Text section
Like Malcolm X, we have to give Walter Rodney his honorable emancipatory place in the annals of the Bolivarian Revolution, of American History.

He was not only a historian, he made history!

What Rodney taught, the poor peoples converted into thought, into action, into weapons to emancipate themselves. This revolutionary process is not only valid for Guyana, but also for Venezuela as a Caribbean country, for the Bolivarian revolution per se.
At last, the African diaspora, the kith and kin of the exploited and dehumanized slaves of yestemillennium, could hear the real truth about Africa, about Africans, about African history, and all these from the mouth of one of theirs, of themselves.

These emancipatory flashes of a coming possible historic class consciousness of the Third Millennium were and are what endeared Walter Rodney to all the "wretched of the earth" (Frantz Fanon), and what sparked off the ruling class hatred of the Burnham puppet regime and of the CIA in Guyana.

Concerning the above, later, in 1998, the Jamaican historian Ruppert Lewis noted in his ‘Walter Rodney's Intellectual and Political Thought’, that Rodney "belonged to the generation of postcolonial historians of Africa and the Caribbean who embarked on the project of writing the history of the regions affected by the Atlantic slave trade from the standpoint of those whose voices had been muted in the historical record. It was pioneering work and it was, as well, a pioneering time..."

In 1974, six years after being banned from returning to Jamaica, Rodney, then already propagating working-class unity of the Caribbean peoples, decided to return to his native Guyana. Politically he organized his own "multi-racial" workers' political party, the WPA, as alternative to the then so-called existing "socialist" and "communist" trends.
(See Franz J. T. Lee, The Evolution-Involution of "Co-Operative Socialism" in Guyana, 1930-1984. http://www.franz-lee.org/files/coopguy.html )

This declaration of workers' class struggle, of going beyond capitalist reformist measures, beyond racism and bourgeois ideology, towards real, true socialist revolution, was too much for the USA, for the then already traditional neo-colonial bed-fellows, for Burnham and the CIA, who feared the coming into being of another Cuba in South America. What resulted thereater Singh relates as follows:

"The year was 1979 and the Rodney-led 'anti-Burnham dictatorship' campaign was gaining momentum, across the country, particularly in Georgetown, where the crowds had started to dwarf those at public meetings of the ruling People's National Congress (PNC).

To be done
1) Which lines of the records contain the string "temple"? Collect each one, treating uppercase and lowercase as different.
2) Continue the passage on Walter Rodney from the point where it stops.

Extracted records
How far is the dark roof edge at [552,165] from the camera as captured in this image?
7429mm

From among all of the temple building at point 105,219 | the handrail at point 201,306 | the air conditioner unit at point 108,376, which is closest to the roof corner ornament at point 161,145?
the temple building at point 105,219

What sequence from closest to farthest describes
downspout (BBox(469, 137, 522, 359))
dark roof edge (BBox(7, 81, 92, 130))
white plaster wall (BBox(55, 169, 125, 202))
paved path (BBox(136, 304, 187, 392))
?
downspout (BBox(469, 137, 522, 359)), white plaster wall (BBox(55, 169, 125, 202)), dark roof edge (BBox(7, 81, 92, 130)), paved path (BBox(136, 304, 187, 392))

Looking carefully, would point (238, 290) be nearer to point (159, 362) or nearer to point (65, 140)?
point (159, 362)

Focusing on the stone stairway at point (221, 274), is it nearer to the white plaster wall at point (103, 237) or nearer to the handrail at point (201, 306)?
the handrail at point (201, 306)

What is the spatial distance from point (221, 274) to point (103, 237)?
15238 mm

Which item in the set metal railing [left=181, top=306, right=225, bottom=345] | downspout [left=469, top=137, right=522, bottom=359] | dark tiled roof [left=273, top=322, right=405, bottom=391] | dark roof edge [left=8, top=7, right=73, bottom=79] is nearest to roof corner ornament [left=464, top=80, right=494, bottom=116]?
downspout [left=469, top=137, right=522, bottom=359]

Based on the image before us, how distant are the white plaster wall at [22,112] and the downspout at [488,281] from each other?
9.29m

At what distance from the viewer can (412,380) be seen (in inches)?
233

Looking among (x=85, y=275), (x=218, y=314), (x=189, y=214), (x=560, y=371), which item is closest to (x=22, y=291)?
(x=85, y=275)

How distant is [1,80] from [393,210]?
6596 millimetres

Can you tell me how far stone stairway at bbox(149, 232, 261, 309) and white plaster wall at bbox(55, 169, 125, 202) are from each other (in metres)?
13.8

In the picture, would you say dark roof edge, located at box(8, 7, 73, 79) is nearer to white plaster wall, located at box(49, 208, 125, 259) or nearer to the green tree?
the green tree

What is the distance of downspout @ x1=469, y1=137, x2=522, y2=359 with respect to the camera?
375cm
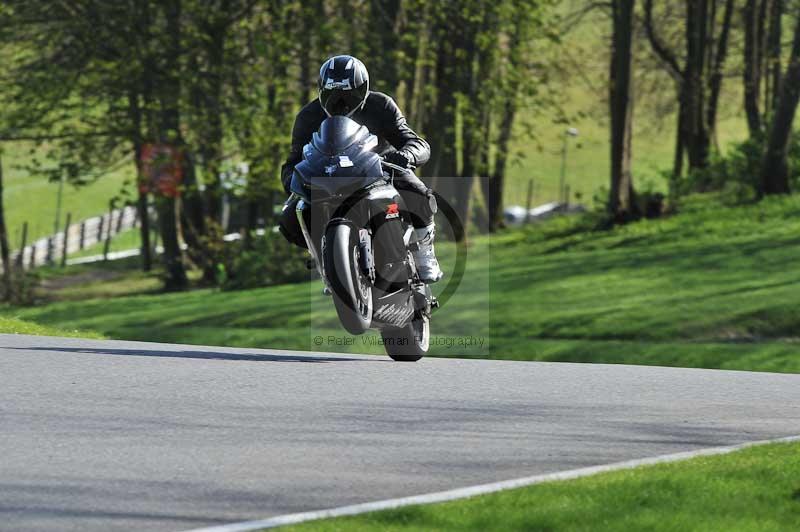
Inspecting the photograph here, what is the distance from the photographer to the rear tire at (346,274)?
35.3ft

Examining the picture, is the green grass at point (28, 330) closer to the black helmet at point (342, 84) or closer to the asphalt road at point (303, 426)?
the asphalt road at point (303, 426)

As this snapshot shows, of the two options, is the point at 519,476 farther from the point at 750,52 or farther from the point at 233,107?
the point at 750,52

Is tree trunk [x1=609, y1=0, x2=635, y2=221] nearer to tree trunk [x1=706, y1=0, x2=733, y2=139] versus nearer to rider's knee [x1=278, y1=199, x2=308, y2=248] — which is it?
tree trunk [x1=706, y1=0, x2=733, y2=139]

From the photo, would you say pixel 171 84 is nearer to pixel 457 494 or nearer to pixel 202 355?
pixel 202 355

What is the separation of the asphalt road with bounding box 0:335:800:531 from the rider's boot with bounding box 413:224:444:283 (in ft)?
2.41

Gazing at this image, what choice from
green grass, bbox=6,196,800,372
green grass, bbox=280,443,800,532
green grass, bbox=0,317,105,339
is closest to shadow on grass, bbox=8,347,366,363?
green grass, bbox=0,317,105,339

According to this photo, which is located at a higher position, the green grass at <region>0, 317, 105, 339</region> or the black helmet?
the black helmet

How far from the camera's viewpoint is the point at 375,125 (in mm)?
11719

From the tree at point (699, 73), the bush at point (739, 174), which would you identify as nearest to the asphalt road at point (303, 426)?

Exercise results
1)
From among all of the temple building at point 105,219 | the handrail at point 201,306 | the air conditioner unit at point 108,376, which is closest to the roof corner ornament at point 161,145?
the temple building at point 105,219

2)
"Close colleagues of Rodney, among them two 'comrades' who had, at different periods, appeared as bodyguards, were shot to death in separate mysterious circumstances, with the police claiming self-defense against 'armed' men. Others were regularly beaten, harassed or forced out of employment, including the teaching and public services."
Finally, as mentioned above already, on the night of June 13, 1980, came the horrendous crime; "a bag delivered by GDF officer Gregory Smith contained the powerful bomb that blew Rodney apart, cutting his body in virtually two halves and injuring his younger brother Donald, who was sitting in the driver's seat of their parked car."

The CIA always makes sure that "Dead Men Tell No Tales!"

The Rodney assassin Smith needed to be asked, who were his superiors within the Guyanese military?

Who flew the helicopter that shipped him out of the city towards Surinam?

Unfortunately, today he is dead, and he is buried with his gruesome secrets.

Finally, in Guyana, I am happy to have known Walter Rodney práxico-theoretically, even more so, of having had the opportunity of working together with other important comrades like Cheddi Jagan, Perry Mars, Clive Thomas, Ruppert Roopnaraine, Eusi Kwayana, etc., in our arduous endeavors to further the permanent global socialist revolution of the 21st century.

For sure, officially, President Forbes Burnham, the then Guyanese version of an Orwellian Maquiavelli, had declared me as a persona non grata in Guyana, but ever since the Guyanese peoples, inspired by the revolutionary aspirations of our friend and comrade Rodney, warmly present me with a permanent visa of courtesy, to fight for emancipation everywhere in their historic name.